Reputation: 21
I am currently writing a parser with yecc in Erlang.
Nonterminals expression.
Terminals '{' '}' '+' '*' 'atom' 'app' 'integer' 'if0' 'fun' 'rec'.
Rootsymbol expression.
expression -> '{' '+' expression expression '}' : {'AddExpression', '$3','$4'}.
expression -> '{' 'if0' expression expression expression '}' : {'if0', '$3', '$4', '$5'}.
expression -> '{' '*' expression expression '}' : {'MultExpression', '$3','$4'}.
expression -> '{' 'app' expression expression '}' : {'AppExpression', '$3','$4'}.
expression -> '{' 'fun' '{' expression '}' expression '}': {'FunExpression', '$4', '$6'}.
expression -> '{' 'rec' '{' expression expression '}' expression '}' : {'RecExpression', '$4', '$5', '$7'}.

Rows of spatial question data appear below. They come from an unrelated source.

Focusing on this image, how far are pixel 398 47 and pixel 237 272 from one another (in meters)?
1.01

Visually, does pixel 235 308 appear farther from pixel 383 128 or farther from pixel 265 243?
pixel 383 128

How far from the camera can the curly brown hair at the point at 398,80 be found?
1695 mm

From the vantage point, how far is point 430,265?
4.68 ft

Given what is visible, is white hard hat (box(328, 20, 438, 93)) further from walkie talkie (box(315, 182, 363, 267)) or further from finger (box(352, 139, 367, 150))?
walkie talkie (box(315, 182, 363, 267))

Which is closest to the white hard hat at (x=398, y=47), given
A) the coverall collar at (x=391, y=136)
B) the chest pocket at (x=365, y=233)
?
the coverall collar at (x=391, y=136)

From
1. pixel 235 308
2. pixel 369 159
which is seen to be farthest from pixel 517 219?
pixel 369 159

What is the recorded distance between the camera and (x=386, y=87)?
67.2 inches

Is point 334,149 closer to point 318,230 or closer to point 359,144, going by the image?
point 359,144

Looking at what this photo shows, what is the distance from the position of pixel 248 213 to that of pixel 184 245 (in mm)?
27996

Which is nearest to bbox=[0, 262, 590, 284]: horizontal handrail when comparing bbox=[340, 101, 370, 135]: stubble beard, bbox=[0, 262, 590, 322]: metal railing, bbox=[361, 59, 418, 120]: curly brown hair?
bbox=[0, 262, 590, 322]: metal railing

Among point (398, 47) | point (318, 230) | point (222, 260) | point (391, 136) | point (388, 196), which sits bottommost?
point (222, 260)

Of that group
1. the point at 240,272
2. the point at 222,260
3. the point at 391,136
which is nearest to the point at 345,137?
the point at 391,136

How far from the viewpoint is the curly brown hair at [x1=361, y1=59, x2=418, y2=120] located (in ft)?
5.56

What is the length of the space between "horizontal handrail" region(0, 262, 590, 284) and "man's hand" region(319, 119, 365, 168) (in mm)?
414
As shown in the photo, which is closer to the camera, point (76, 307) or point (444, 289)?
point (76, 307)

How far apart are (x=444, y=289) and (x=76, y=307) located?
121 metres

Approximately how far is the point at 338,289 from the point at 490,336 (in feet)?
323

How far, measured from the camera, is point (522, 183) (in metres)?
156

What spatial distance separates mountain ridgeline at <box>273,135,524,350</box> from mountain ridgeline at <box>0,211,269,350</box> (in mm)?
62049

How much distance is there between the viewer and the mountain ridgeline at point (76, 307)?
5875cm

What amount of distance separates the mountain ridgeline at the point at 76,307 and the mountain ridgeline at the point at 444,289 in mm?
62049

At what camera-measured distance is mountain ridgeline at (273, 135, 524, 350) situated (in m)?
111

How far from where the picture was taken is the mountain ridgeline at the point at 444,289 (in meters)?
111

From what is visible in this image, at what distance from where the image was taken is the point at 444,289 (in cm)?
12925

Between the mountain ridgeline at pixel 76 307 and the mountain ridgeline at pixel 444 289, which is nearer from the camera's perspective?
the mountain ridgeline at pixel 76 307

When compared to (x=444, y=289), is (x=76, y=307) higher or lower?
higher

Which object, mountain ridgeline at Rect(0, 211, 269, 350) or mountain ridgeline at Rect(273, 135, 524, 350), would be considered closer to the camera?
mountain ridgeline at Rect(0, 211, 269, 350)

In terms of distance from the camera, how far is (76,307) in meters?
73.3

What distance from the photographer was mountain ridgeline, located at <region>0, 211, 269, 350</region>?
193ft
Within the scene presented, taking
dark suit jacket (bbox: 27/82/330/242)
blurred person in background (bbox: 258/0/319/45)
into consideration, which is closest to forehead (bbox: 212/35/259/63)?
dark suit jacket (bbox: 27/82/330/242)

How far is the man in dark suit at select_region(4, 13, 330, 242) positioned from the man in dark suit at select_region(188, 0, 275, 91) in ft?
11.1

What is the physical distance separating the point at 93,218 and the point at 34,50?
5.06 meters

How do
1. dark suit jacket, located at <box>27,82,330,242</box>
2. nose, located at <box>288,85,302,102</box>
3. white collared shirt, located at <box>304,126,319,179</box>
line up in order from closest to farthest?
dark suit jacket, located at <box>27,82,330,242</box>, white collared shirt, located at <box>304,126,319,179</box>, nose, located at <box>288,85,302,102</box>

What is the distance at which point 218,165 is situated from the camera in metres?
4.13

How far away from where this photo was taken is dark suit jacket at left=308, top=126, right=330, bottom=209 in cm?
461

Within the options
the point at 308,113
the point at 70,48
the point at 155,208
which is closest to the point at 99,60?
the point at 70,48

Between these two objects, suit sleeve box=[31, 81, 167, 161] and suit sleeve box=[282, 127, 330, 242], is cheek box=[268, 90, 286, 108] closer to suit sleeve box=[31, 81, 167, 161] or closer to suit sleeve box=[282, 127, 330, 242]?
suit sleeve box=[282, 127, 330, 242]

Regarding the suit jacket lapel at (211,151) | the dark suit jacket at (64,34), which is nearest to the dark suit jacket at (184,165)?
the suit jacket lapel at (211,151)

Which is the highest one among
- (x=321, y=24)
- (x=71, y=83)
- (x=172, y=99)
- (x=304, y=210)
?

expression -> atom : '$1'.
expression -> integer : '$1'.
I also have an erlang project that tokenizes the the input before parsing:
tok(X) ->
element(2, erl_scan:string(X)).
get_Value(X)->
element(2, parse(tok(X))).
These cases are accepted:
interp:get_Value("{+ {+ 4 6} 6}").
interp:get_Value("{+ 4 2}").
These return: {'AddExpression' {'AddExpression' {integer, 1,6} {integer,1,6}}{integer,1,6}} and {'AddExpression' {integer,1,4} {integer,1,2}}
But this test case:
interp:get_Value("{if0 3 4 5}").
Returns:
{1,string_parser,["syntax error before: ","if0"]}
Upvotes: 2
Views: 348
Reputation: 20926
In the grammar rules what you are showing are the category of the terminal tokens and not their values. So you can match against an atom but not against a specific atom. If you are using the Erlang tokenizer then the token generated for "if0"
will be {atom,Line,if0}
while in you grammar you want a {if0,Line}
token. This is what the "Pre-processing" section of the yecc
documentation is trying to explain.
You will need a special tokenizer for this. A simple way of handling this if you want to use the Erlang tokenizer is have a pre-processing pass which scans the token list and converts {atom,Line,if0}
tokens to {if0,Line}
tokens.
Upvotes: 1